[What is required]
Give back exactly the lines spanning from the one containing "order: Carnivora" to the final line of the records below, and no others.

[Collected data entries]
--- START ---

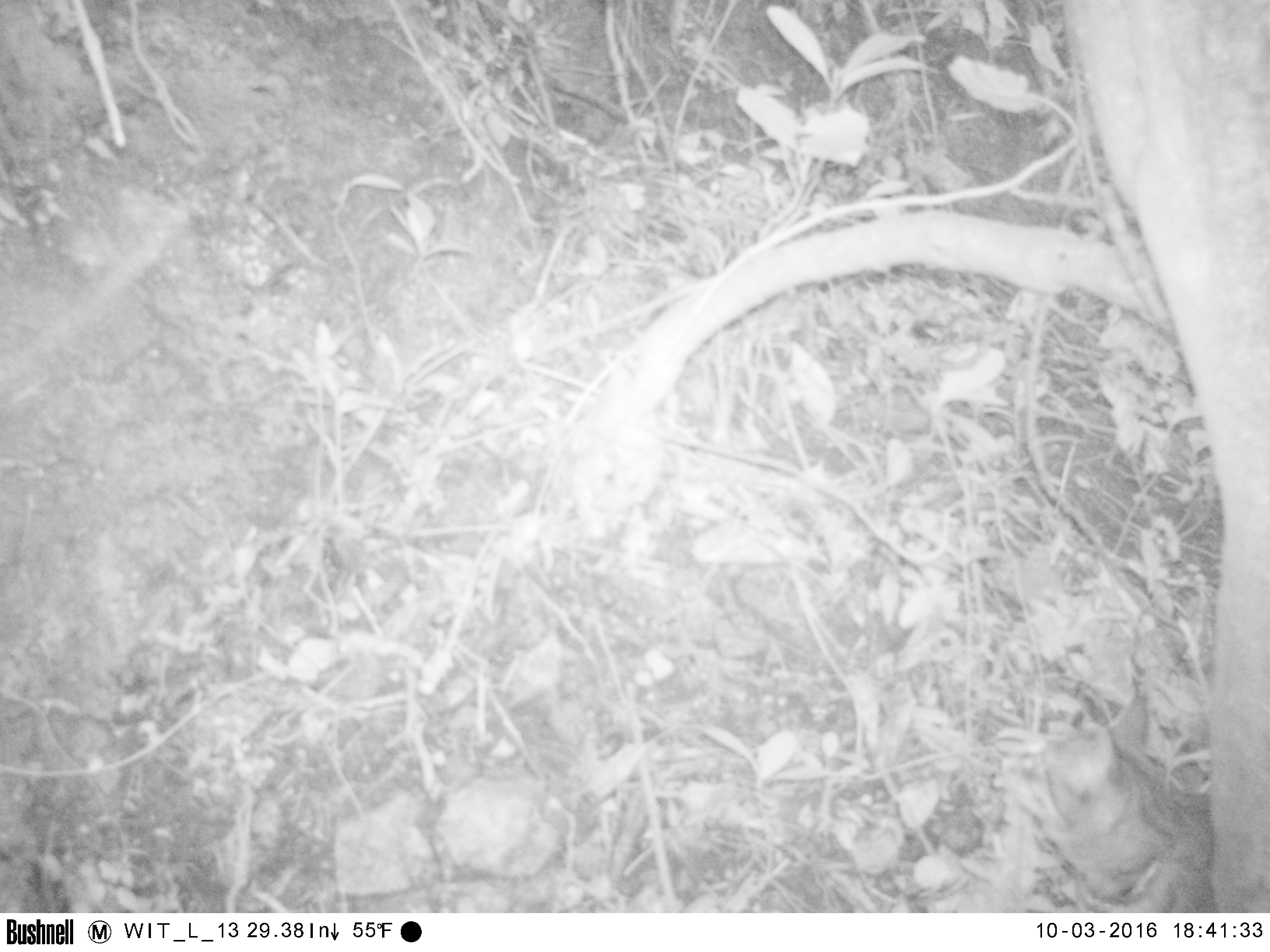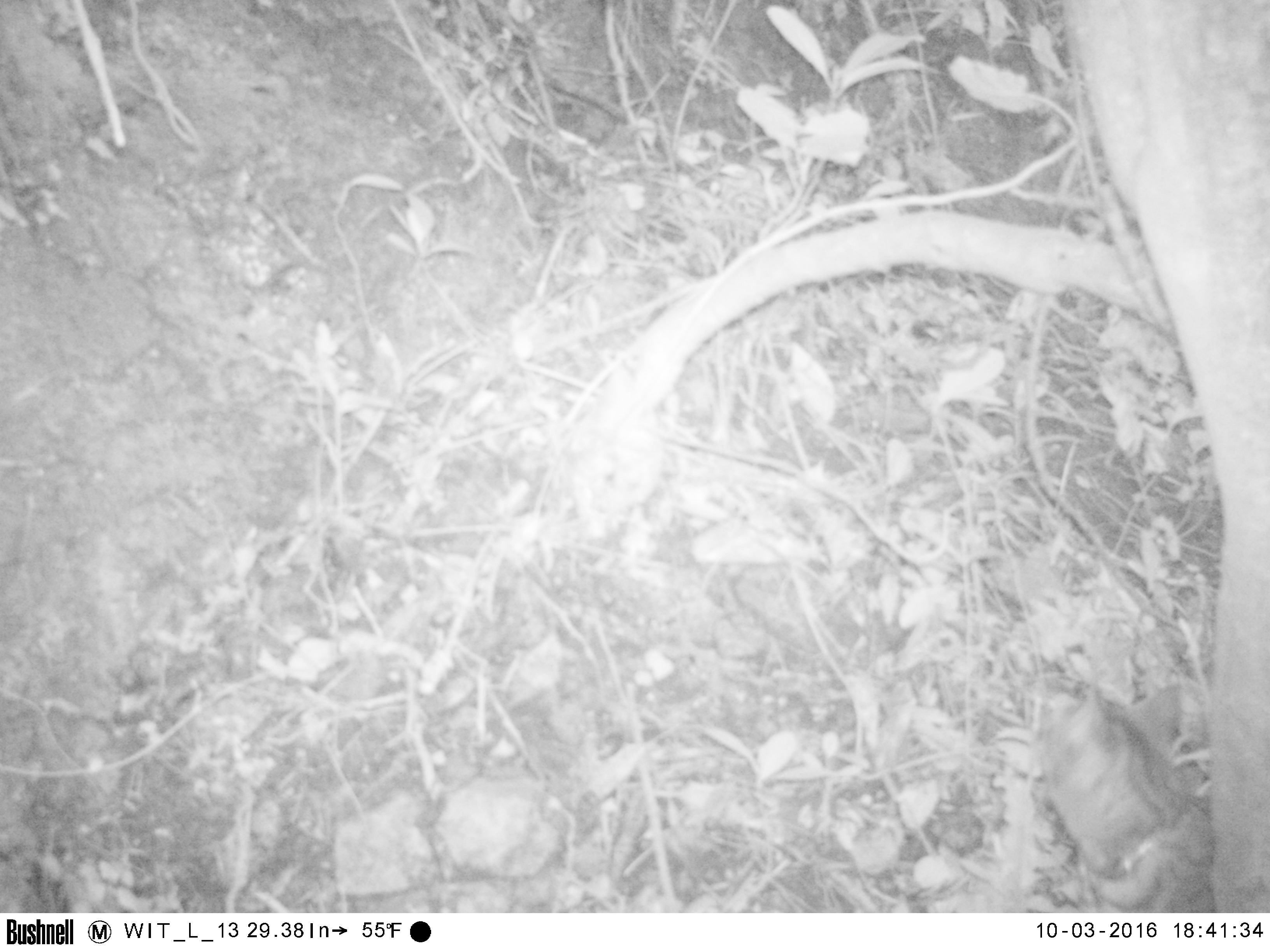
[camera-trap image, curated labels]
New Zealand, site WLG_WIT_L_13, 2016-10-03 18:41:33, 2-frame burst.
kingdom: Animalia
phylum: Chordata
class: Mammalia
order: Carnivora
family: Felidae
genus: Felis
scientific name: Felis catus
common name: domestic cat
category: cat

--- END ---

[Result of this exercise]
order: Carnivora
family: Felidae
genus: Felis
scientific name: Felis catus
common name: domestic cat
category: cat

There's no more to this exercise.